PowerVR Graphics Architecture
The PowerVR Tile Based Deferred Rendering (TBDR) Architecture
All PowerVR GPUs are based on Imagination’s unique Tile Based Deferred Rendering (TBDR) architecture; the only true deferred rendering GPU architecture in the world. TBDR combines two complementary architectural features to provide the very highest levels of efficiency and performance:
The PowerVR architecture splits the screen into a number of ‘tiles’, which are then processed individually (in parallel to other tiles). Since the GPU only needs to work on a subset of the complete scene data at any given time, this data (such as colour and depth buffers) is small enough to be stored in internal GPU memory, significantly reducing the required number of accesses to system level memory. This results in lower energy and bandwidth consumption and also higher performance.
PowerVR deferred rendering uses a unique, patented method of Hidden Surface Removal which defers all texturing and shading operations until the visibility of each pixel in the tile is known- only the pixels that will actually be seen by the end user consume processing resources.

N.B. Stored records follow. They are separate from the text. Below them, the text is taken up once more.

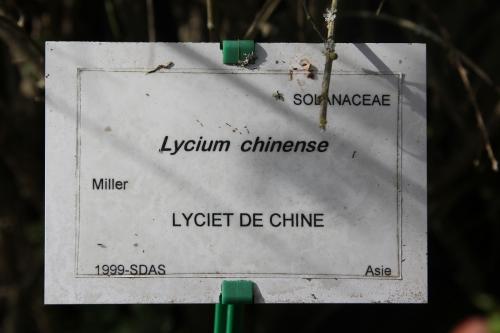 1 m lycium chinense marnay 21 sept 2013 040 (11).jpg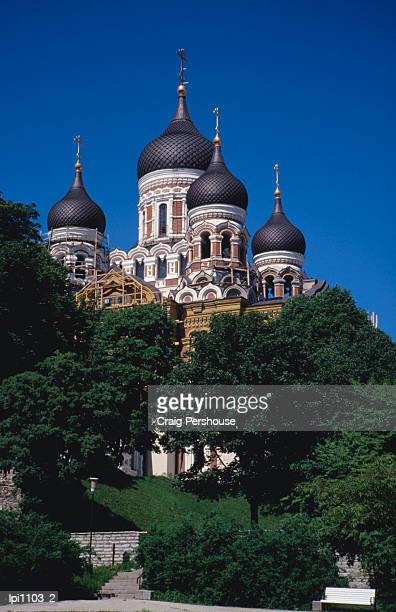 russian orthodox alexandr nevsky cathedral, built between 1894 and 1900, low angle view, tallinn, estonia - harjumaa stock pictures, royalty-free photos & images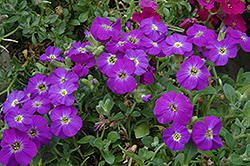 Axcent™ Violet With Eye Rock Cress (Aubrieta 'Axcent Violet With Eye') at Snavely's Garden Corner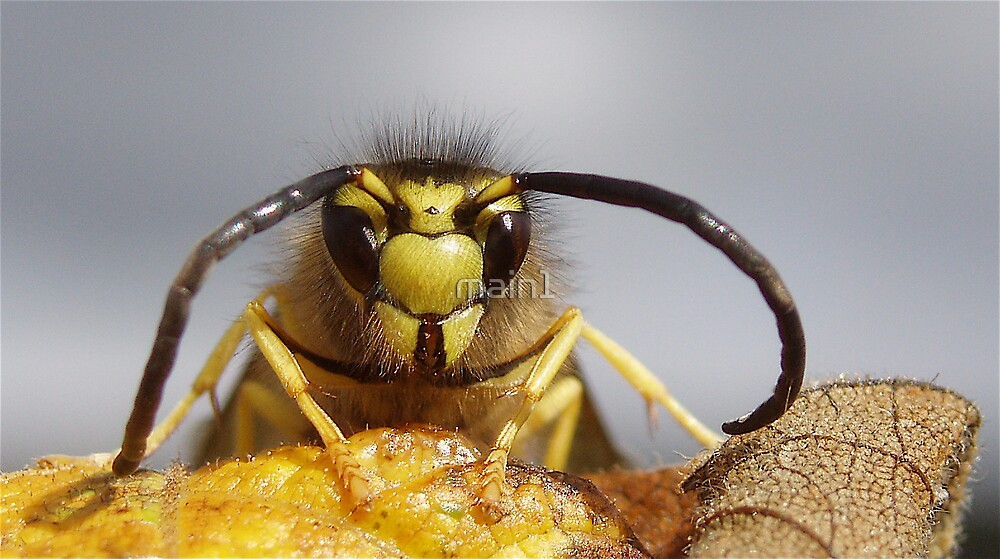 Yellow Jacket on leaf by main1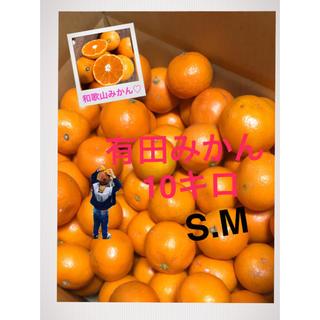 和歌山 有田みかんS M混合10キロ(フルーツ)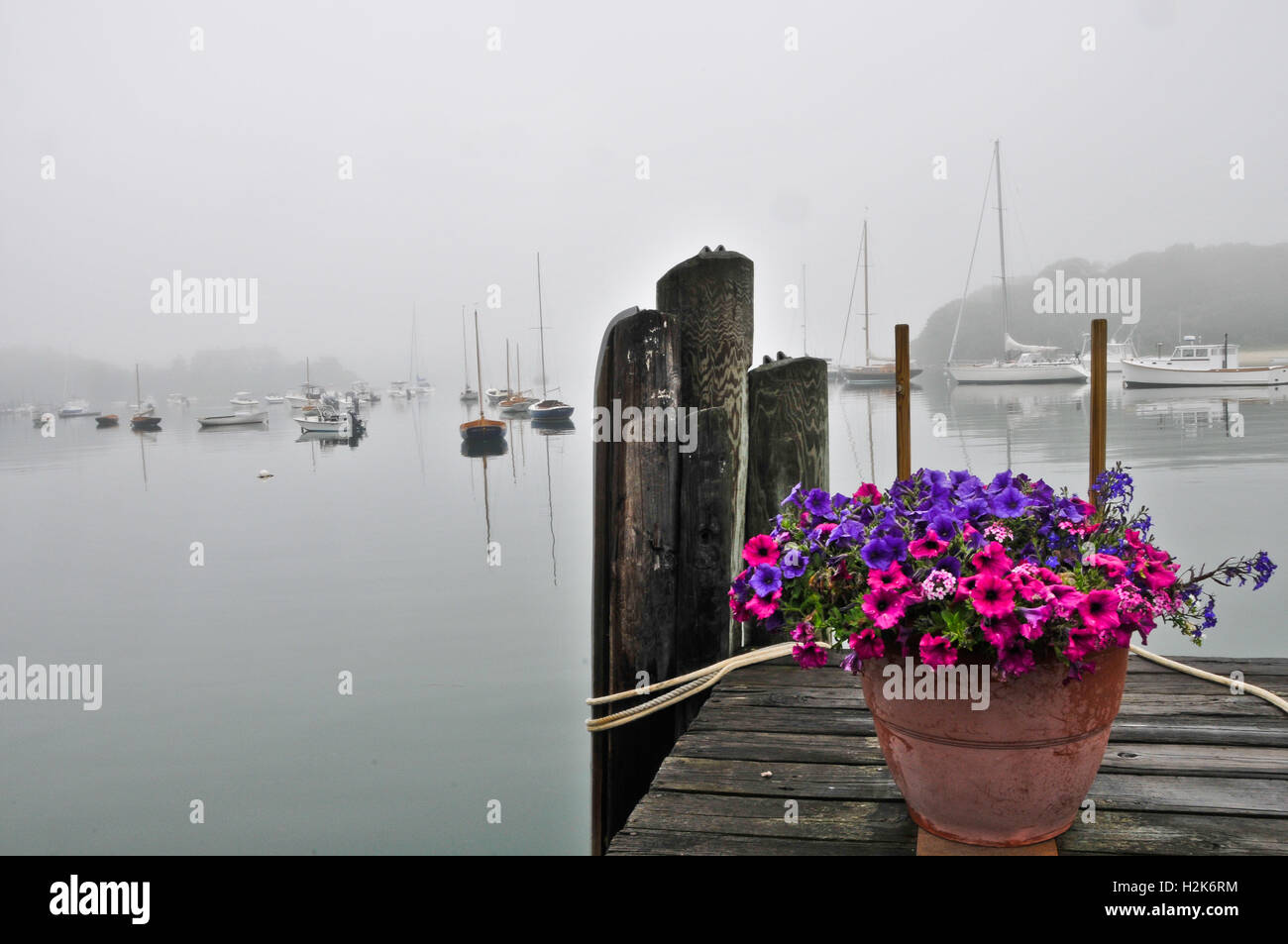 Foggy morning on the dock at Quissett Harbor Woods Hole Falmouth Massachussetts Cape Code. - Stock Image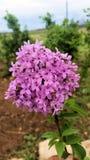 Geurige lilac bloesems vulgaris Syringa stock afbeeldingen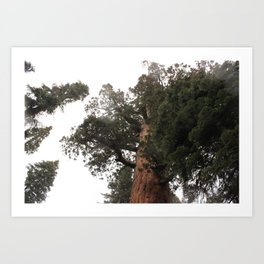 Looking Up to the Top of a Giant Sequoia Tree Art Print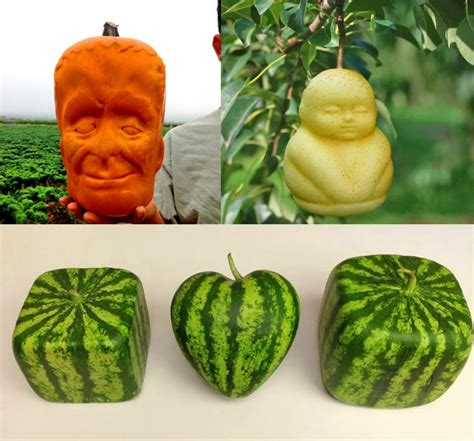 fruit molds these fruit molds let you grow shaped watermelons and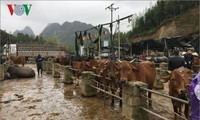 Базар рогатого скота в горном районе на севере Вьетнама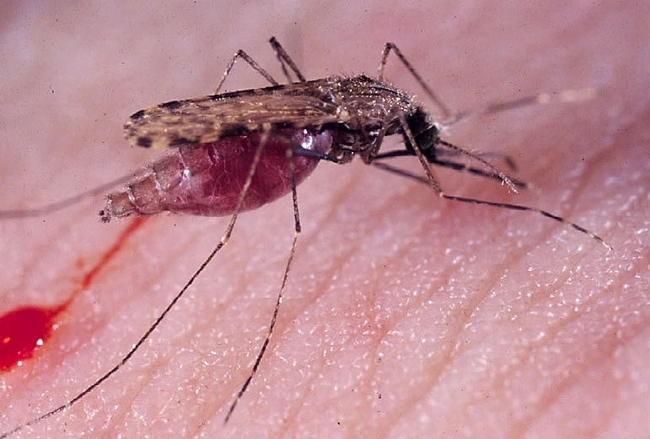 The malaria mosquito, Anopheles gambiae. Evolutionary ecologist Scott Carroll and colleagues point to a World Health Organization paper indicating that malaria is one of the diseases that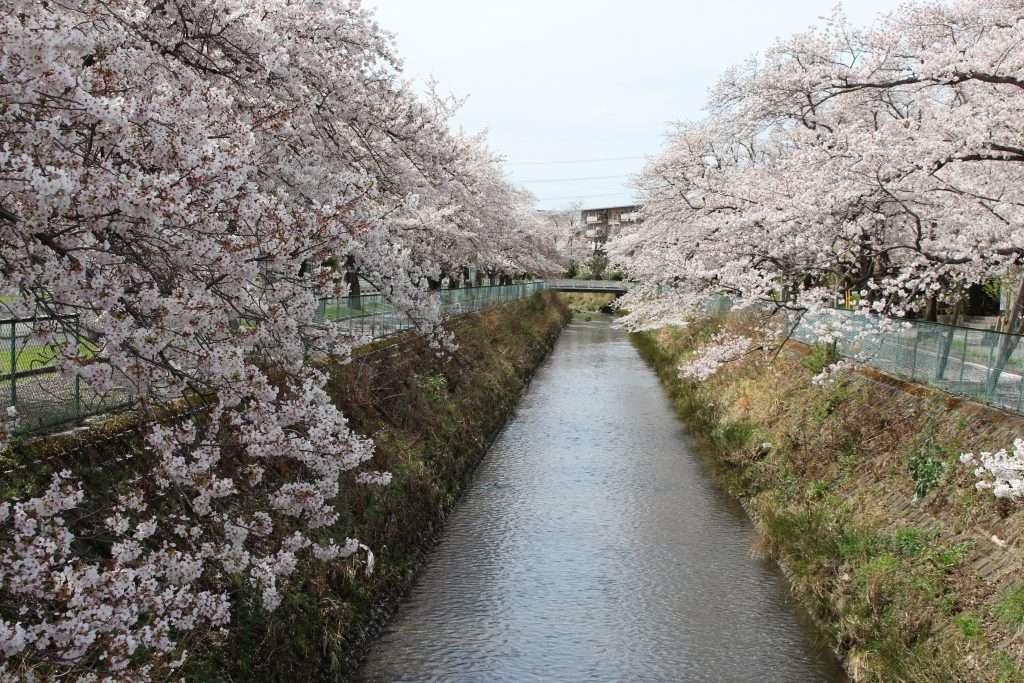 higashisakado danchi cherry blossoms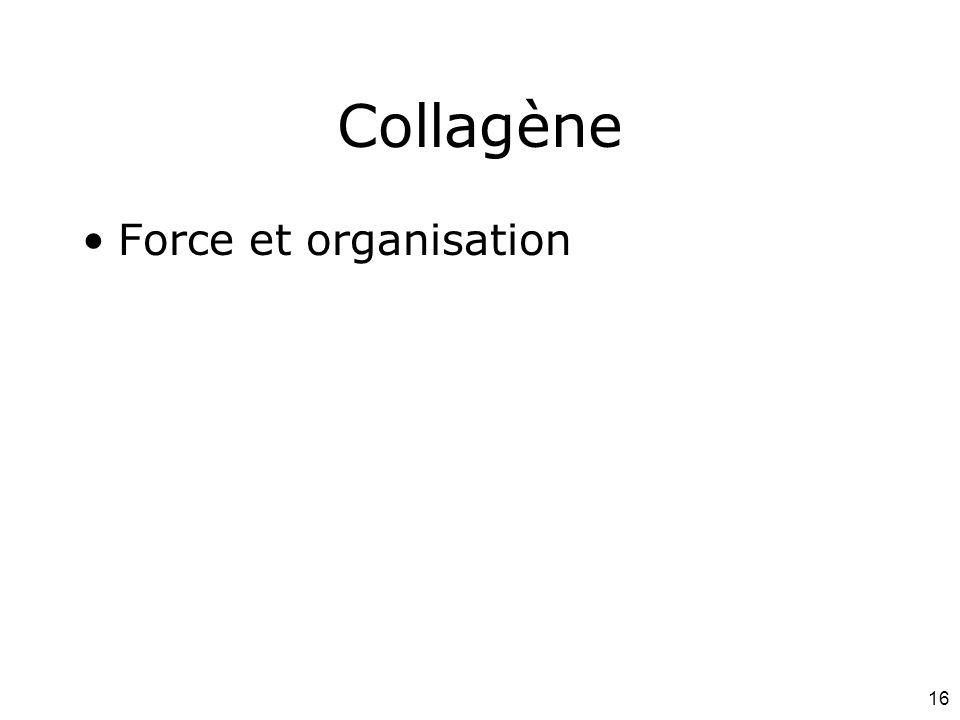 Mardi 12 février 2008 Collagène Force et organisation #1p1091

This means that unnecessary processing of hidden pixels is eliminated, which further ensures the lowest possible bandwidth usage and number of processing cycles per frame, resulting in the highest performance levels and the lowest power consumption.
The PowerVR USC (Universal Shading Cluster) Engine
PowerVR GPUs employ a multi-threaded, multi-tasking, pipeline cluster architecture called the Universal Shading Cluster (USC). The USC is optimised for the operations used in vertex and pixel shaders and also practical GPU compute tasks (video and image processing, for example). The USC architecture is highly scalable, meaning that multiple clusters can be implemented with very little overhead (performance scales almost linearly with additional clusters). Because the USC is a scalar-based engine, it benefits from all the advantages of scalar processing such as higher compute density and ease of software development.
This unified architecture, combined with intelligent task scheduling and hardware load balancing, ensures that processing resources achieve maximum utilisation and provide latency tolerance. Optimised data paths and local caching enable further increases in performance efficiency whilst reducing power consumption
High Performance, Highly Flexible Microkernel
All PowerVR GPUs are managed by firmware which controls all higher-level GPU events. This approach offers numerous advantages including full offloading of virtually all interrupt handling from the main host CPU while maintaining maximum flexibility.
PowerVR GPUs feature a dedicated multi-threaded microcontroller to run the microkernel, which allows full debugging functionality of the GPU. The software-based management of the GPU ensures the ability to adapt to future market requirements as well as providing optimal performance through priority-based execution of GPU tasks. The microkernel also has the ability to help SoC designers implement advanced power management features by, for example, signalling workload information to DVFS and power-gating logic within the SoC.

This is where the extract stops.